▶ **Task prompt**
Copy every line below that contains the word "camera".
====== Stored records ======
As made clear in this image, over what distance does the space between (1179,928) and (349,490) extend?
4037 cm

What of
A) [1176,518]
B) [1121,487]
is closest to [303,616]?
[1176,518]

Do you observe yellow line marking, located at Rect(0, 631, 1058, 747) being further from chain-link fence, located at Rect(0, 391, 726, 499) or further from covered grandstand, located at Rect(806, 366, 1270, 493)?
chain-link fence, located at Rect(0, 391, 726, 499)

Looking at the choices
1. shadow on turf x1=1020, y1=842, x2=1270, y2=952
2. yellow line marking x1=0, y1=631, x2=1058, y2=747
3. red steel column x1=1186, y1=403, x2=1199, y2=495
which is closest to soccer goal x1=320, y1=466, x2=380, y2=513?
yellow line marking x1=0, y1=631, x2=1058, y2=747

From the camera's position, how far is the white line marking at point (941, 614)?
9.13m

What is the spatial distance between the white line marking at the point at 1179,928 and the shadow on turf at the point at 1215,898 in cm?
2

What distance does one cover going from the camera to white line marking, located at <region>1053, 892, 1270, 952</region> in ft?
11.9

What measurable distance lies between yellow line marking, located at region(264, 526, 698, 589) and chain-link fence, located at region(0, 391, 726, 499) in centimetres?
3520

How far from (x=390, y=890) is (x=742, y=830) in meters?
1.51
======
====== Stored records ======
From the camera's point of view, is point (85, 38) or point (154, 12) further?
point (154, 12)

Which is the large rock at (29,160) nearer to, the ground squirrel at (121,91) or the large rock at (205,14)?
======
▶ **Written reply**
From the camera's position, how far is the white line marking at point (941, 614)?
What distance does one cover going from the camera to white line marking, located at <region>1053, 892, 1270, 952</region> in ft?
From the camera's point of view, is point (85, 38) or point (154, 12) further?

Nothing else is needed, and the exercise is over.